La faucille et le marteau, aussi emblématiques que le drapeau rouge, en noir et blanc de Charlot dans Les temps modernes, ont été gommés de la Une de l’Huma en signe de modernité. Même Le Figaro, ce petit frère des riches a renoncé à la pourtant si nécessaire injonction de Beaumarchais affirmant que « sans la liberté de blâmer, il n’est pas d’éloge flatteur ». Il est temps que La Marseillaise retrouve son sous-titre d’organe régional de la démocratie. Pour notre part, dans ce soutien commandé par personne, obéissant à nos seules consciences, nous serons toujours vigilants et critiques.

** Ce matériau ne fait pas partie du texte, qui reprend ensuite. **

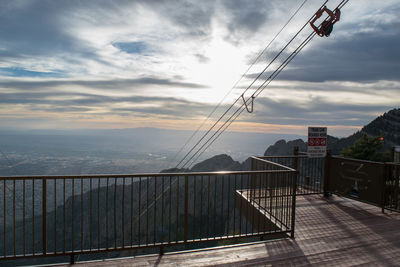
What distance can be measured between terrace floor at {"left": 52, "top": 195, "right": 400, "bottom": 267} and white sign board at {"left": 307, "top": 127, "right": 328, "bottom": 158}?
6.19ft

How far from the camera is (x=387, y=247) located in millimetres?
4512

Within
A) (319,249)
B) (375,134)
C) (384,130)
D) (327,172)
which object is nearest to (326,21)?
(327,172)

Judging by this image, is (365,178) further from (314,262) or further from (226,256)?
(226,256)

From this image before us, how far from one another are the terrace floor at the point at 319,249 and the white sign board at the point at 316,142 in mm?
1887

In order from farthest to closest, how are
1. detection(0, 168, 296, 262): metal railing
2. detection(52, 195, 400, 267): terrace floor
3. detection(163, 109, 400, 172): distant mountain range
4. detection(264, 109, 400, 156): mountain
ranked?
detection(163, 109, 400, 172): distant mountain range
detection(264, 109, 400, 156): mountain
detection(52, 195, 400, 267): terrace floor
detection(0, 168, 296, 262): metal railing

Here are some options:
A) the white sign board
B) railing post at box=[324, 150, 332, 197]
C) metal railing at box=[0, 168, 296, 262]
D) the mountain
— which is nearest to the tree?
metal railing at box=[0, 168, 296, 262]

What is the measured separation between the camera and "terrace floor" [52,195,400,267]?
389cm

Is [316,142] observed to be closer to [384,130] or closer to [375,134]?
[375,134]

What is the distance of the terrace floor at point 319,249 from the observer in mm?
3889

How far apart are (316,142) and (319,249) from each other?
12.4 ft

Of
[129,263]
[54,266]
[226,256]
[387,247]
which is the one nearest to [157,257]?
[129,263]

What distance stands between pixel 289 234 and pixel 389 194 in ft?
11.2

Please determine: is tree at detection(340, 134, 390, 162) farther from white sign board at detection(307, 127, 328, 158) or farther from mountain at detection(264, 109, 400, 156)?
white sign board at detection(307, 127, 328, 158)

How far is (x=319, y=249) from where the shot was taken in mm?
4379
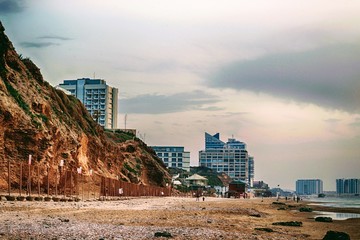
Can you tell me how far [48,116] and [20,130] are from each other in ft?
25.1

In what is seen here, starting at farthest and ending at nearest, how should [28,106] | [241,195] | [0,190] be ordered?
[241,195] < [28,106] < [0,190]

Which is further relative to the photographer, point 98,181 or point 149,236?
point 98,181

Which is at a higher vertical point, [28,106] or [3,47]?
[3,47]

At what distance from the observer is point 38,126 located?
43.1 metres

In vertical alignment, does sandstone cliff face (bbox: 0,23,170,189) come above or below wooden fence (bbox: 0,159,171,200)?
above

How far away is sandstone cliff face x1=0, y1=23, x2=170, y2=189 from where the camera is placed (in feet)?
130

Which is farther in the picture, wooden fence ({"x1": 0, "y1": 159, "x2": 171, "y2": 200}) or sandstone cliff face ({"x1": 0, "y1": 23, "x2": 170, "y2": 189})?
sandstone cliff face ({"x1": 0, "y1": 23, "x2": 170, "y2": 189})

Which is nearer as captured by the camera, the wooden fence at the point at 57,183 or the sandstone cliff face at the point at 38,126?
the wooden fence at the point at 57,183

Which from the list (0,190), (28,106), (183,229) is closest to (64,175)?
(28,106)

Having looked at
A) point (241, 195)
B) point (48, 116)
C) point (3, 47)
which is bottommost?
point (241, 195)

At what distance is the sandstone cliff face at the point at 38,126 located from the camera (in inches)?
1560

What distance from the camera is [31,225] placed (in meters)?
16.4

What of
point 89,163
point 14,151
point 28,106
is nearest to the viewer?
Result: point 14,151

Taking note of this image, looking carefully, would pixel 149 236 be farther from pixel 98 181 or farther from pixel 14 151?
pixel 98 181
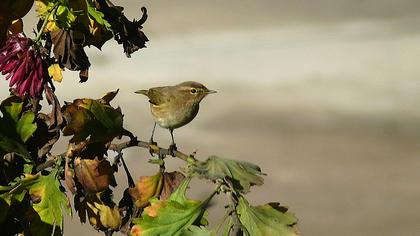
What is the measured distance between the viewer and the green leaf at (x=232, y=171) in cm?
68

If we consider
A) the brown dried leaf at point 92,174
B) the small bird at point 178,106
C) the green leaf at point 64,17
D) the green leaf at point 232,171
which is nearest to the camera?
the green leaf at point 232,171

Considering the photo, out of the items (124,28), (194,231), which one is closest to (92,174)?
Result: (194,231)

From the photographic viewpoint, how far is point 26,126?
0.85m

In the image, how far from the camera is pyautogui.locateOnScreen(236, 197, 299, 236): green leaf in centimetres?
70

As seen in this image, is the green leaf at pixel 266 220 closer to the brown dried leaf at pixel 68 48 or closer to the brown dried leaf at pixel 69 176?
the brown dried leaf at pixel 69 176

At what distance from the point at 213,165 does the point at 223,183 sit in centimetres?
2

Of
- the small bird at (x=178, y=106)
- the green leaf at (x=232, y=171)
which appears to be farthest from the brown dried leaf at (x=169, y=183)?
the small bird at (x=178, y=106)

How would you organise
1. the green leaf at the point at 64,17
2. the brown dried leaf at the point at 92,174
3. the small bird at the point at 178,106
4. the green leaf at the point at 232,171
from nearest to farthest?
the green leaf at the point at 232,171 → the brown dried leaf at the point at 92,174 → the green leaf at the point at 64,17 → the small bird at the point at 178,106

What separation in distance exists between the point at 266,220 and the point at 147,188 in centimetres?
15

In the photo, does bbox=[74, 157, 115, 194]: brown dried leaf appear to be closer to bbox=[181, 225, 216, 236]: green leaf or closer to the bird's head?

Régulièrement, les lecteurs prosélytes que nous sommes ou serons devenus, se réuniront sous le Figuier à Palabres du Quai du port, libéré de ses barrières. Un nouveau marqueur de vie urbaine avec le laurier rose de la rive opposée. Notre Figuier déchaîné au service du Canard, pour partager sur l’information pluraliste. Si vous le souhaitez, si vous participez activement à ces rencontres informelles avec chaises, pliants et mégaphone, il deviendra l’arbre méditerranéen de la liberté de l’information et nos réunions auront plus de lisibilité nationale que le début de cette année européenne de la culture. Sans encore de Culture. Cette liberté que nous voulons partager et sur laquelle il faut veiller chaque seconde comme à la prunelle de nos yeux. Un euro par jour, ce n’est pas cher payé pour devenir l’actionnaire moral d’un journal engagé. Et plus généralement en incluant dans cette démarche tous les vecteurs qui se jouent par l’intermédiaire des ondes et de l’informatique derrière lesquels le papier ne doit plus courir mais être complémentaire s’il veut survivre. Et cet appel à la vigilance pluraliste concerne aussi La Chaîne Marseille et Sud Radio à Toulouse sur lesquelles l’homme d’affaires a un œil. Il englobe Le Ravi, un mensuel d’arrogance jubilatoire de liberté qui fête ses dix ans d’impertinence, bon pied, bon œil mais à la bourse plate et VMarseille, un jeune mensuel qui se lance sur un créneau difficile. Courage confrères, musclez-vous d’impertinence et n’écoutez pas trop les conseils de prudence de vos commerciaux qui courent derrière les publicités institutionnelles. Disons aux idolâtres qui n’ont que le blé comme seule aune de sens : votre vieux monde est en train d’être dépassé, accrochez-vous au Reborn.

Jean Kéhayan, journaliste et essayiste antitotalitaire.
Christian Poitevin, poète, adjoint à la culture de Robert Vigouroux de février 89 à février 95. Démissionnaire sur l’heure pour cause de tractations de son maire avec Edouard Balladur.
Harald Sylvander, architecte, lecteur de La Marseillaise.